The EJB specification doesn't state that stateless beans discard their state after each invocation. It states that application developers must not rely on the bean keeping its state. There's a subtle, but very important difference. The same bean instance may be used multiple times; this doesn't negate stateless-ness.

What matters is that each timer there is a lookup, you may get a different instance of the bean
, but "may" means you may still get the same instance, as it is obtained from a pool of beans
That the container manages for you.
There is nothing wrong with using the same timer object,
as long as it provides the proper functionality.
This means that as a developer you cannot make any assumption on the state of the bean, and whether or not it is will be restored upon a new lookup of the bean.
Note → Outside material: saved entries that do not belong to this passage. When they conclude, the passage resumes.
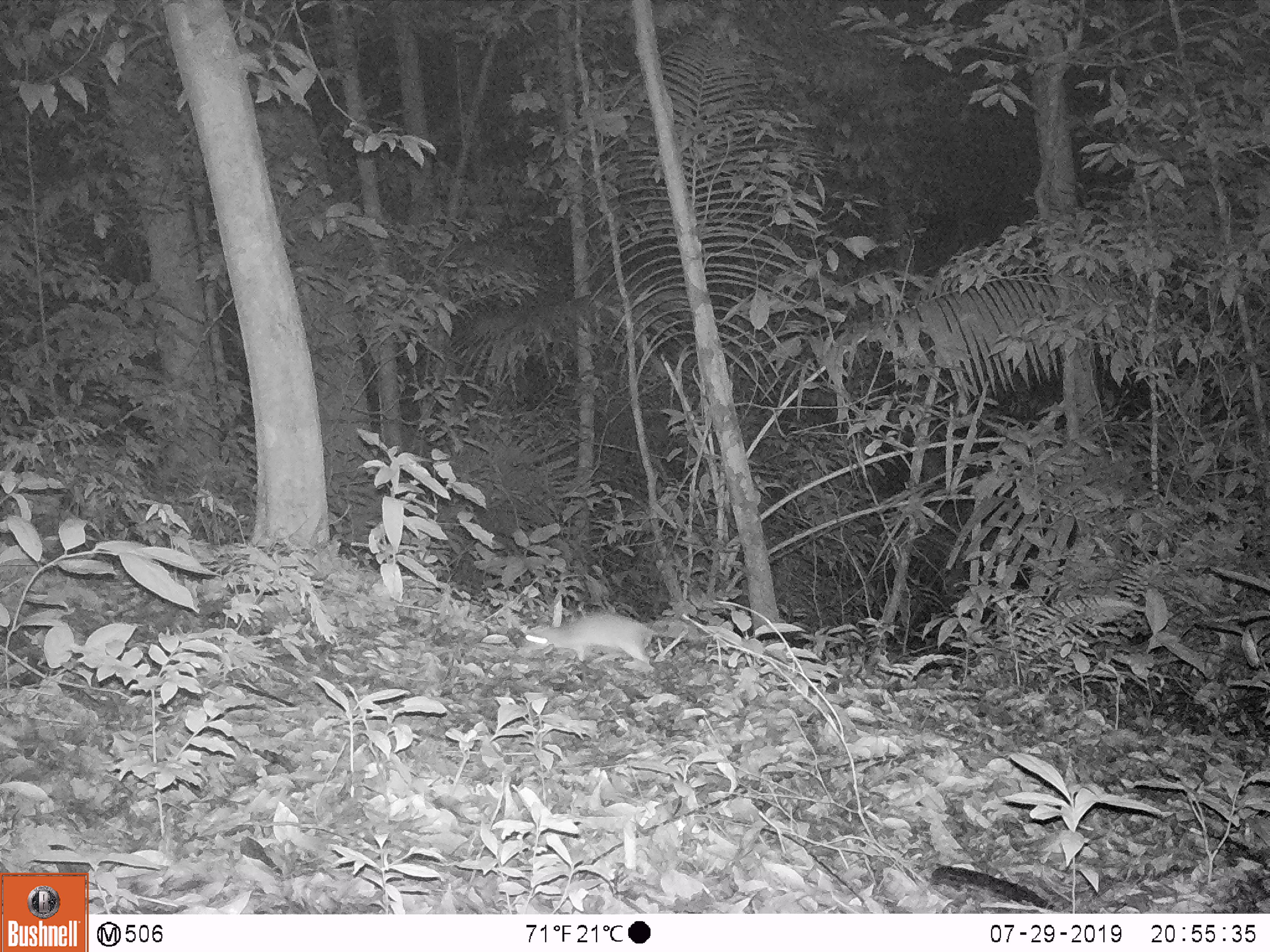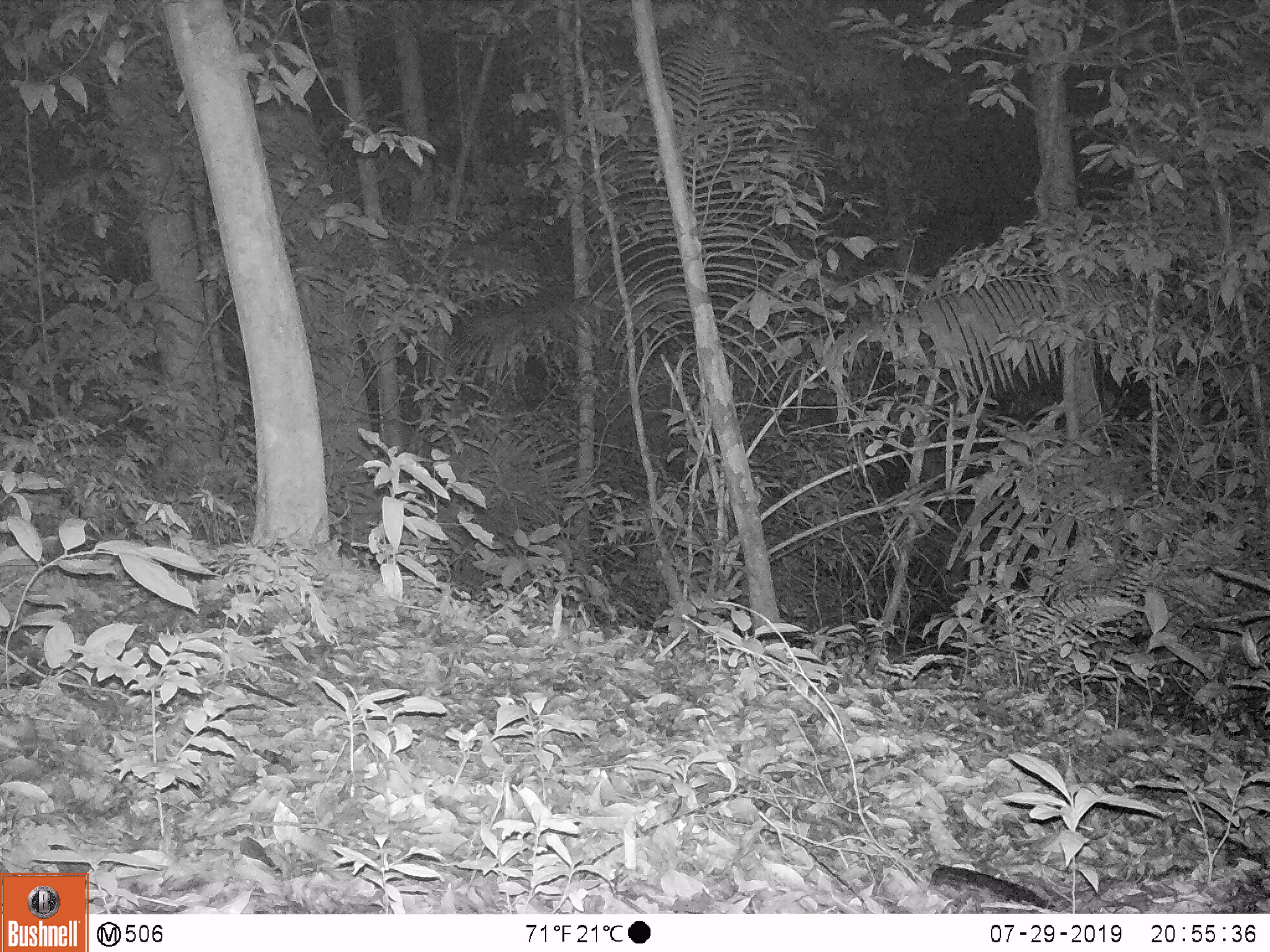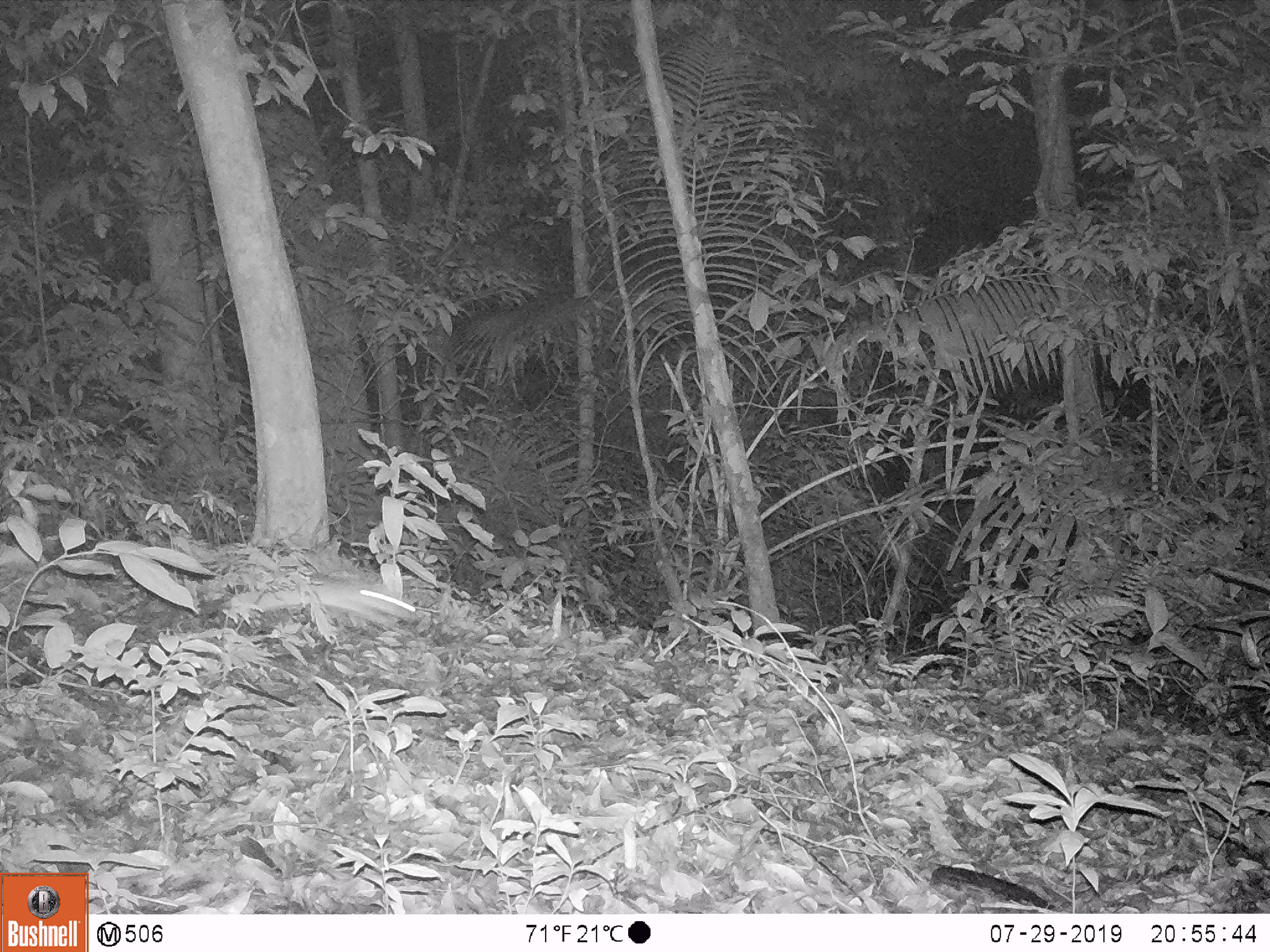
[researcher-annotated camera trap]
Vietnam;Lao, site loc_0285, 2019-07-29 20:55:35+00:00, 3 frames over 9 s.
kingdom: Animalia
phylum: Chordata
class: Mammalia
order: Rodentia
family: Muridae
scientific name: Muridae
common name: old-world mice and rats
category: unidentified murid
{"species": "unidentified murid (old-world mice and rats) (Muridae)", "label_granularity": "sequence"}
The stateless beans can be used as many times as it needed. They are not neccecary created every time. You can look at EJB LifeCycle at http://docs.oracle.com/javaee/6/tutorial/doc/giplj.html

This is the expected behavior (per Java EE specs) and is actually a bit more complicated than that.

The app server is managing a pool of staless session beans and using instances from this pool in order to server client requests. If you have some load on the server, then several beans will be used from the pool and each one will have its own state. So, in your test, you would end having sometimes the same string value printed, sometimes another one being printed.

You should not use properties for business logic. However, using properties for technical purposes (eg keep a reference to a DB) is sometimes a good idea.

The container has a pool of stateless session beans. It is internal to the container to handle the number of instances active (as far as i know) For your case it seems same instance is called by the timer.